ML X-Pack inconsistency in records_output vs Kibana UI

machine-learning

(Rohithnama) #1

Hello Again!

I encountered an uncertainity in the number of records processed through the ML X-pack API for the following job.

I have the following questions:

What is the difference between last_date_time and last_record_time_stamp? The documentation says that it is the last time data was analyzed and the last time number of records processed. But it wasn't clear for me.

Is it indicating that data is available but it wasn't yet processed through the Ml Algorithm yet? If yes, it contradicts the following output.
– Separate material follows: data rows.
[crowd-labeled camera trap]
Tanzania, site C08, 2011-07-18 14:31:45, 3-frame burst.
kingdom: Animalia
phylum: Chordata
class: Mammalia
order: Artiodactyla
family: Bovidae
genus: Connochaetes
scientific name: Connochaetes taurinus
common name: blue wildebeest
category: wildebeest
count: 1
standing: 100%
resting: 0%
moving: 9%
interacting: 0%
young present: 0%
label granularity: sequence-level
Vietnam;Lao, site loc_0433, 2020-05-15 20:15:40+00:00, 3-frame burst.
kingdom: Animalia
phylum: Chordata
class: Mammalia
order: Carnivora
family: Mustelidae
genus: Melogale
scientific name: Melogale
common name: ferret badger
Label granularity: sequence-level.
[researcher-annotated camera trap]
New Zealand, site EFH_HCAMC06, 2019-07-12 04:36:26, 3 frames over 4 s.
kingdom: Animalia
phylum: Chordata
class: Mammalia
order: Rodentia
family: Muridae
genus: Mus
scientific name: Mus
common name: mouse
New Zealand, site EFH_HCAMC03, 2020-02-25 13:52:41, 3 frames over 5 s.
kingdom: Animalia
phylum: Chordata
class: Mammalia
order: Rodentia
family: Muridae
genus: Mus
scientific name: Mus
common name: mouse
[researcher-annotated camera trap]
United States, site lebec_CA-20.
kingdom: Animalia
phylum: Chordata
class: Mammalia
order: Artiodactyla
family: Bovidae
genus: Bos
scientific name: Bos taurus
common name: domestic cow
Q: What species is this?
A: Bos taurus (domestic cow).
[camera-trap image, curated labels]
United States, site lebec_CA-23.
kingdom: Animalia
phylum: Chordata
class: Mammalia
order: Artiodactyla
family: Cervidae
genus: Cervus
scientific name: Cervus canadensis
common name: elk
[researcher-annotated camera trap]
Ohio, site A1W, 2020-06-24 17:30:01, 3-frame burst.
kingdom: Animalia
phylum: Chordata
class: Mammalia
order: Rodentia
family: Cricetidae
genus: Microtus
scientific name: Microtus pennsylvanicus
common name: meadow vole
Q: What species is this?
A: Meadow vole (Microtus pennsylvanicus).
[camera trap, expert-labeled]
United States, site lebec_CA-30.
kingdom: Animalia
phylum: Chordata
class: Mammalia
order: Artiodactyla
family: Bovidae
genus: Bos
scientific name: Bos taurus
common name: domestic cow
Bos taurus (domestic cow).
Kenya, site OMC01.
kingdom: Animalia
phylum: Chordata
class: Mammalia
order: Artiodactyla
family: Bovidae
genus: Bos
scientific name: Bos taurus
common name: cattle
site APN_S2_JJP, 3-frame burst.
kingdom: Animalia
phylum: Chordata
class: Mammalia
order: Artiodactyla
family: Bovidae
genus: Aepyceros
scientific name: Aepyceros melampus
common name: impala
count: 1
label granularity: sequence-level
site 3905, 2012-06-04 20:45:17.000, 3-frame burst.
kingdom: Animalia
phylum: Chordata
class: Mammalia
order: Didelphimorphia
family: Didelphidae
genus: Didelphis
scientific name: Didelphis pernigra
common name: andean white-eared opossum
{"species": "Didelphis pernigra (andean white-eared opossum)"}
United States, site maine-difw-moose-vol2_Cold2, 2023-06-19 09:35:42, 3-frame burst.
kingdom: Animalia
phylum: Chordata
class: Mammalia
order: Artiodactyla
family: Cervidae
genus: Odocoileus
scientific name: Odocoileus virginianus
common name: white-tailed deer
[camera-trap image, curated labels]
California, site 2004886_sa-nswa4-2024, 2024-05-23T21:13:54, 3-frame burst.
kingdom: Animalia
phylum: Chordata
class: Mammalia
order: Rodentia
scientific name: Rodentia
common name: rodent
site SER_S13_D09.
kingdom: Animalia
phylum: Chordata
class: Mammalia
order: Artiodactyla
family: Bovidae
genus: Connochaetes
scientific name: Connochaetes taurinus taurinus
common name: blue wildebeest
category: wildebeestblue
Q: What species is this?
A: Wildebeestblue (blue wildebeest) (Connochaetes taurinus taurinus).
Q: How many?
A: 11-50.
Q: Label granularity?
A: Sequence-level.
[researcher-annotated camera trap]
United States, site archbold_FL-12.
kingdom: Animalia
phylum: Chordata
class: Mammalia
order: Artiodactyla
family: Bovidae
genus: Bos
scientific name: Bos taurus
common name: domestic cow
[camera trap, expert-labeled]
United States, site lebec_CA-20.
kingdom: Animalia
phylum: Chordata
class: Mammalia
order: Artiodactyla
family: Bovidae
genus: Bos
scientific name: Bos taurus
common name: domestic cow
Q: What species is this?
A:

The kibana UI indicates that last time stamp for the processed records was 2017-09-19 but the following records_time stamp indicates result_records are available for 2017-09-20 as well. How is it possible?

{
"job_id": "59c2f660c5aab6d6cb6d3bce",
"result_type": "record",
"probability": 4.65238e-23,
"record_score": 92.4073,
"initial_record_score": 92.4073,
"bucket_span": 86400,
"detector_index": 0,
"is_interim": false,
"timestamp": 1505952000000,( 2017-09-20)
"function": "sum",
"function_description": "sum",
"typical": [
14.2096
],
"actual": [
0
],
"field_name": "Amazon"

This is the similar scenario for multiple jobs. Please help me to get more clarity on how things are working here.

Thanks for your time in advance.


(rich collier) #2

last_data_time is essentially the last time the datafeed ran and successfully received data from the query to the index from the raw data..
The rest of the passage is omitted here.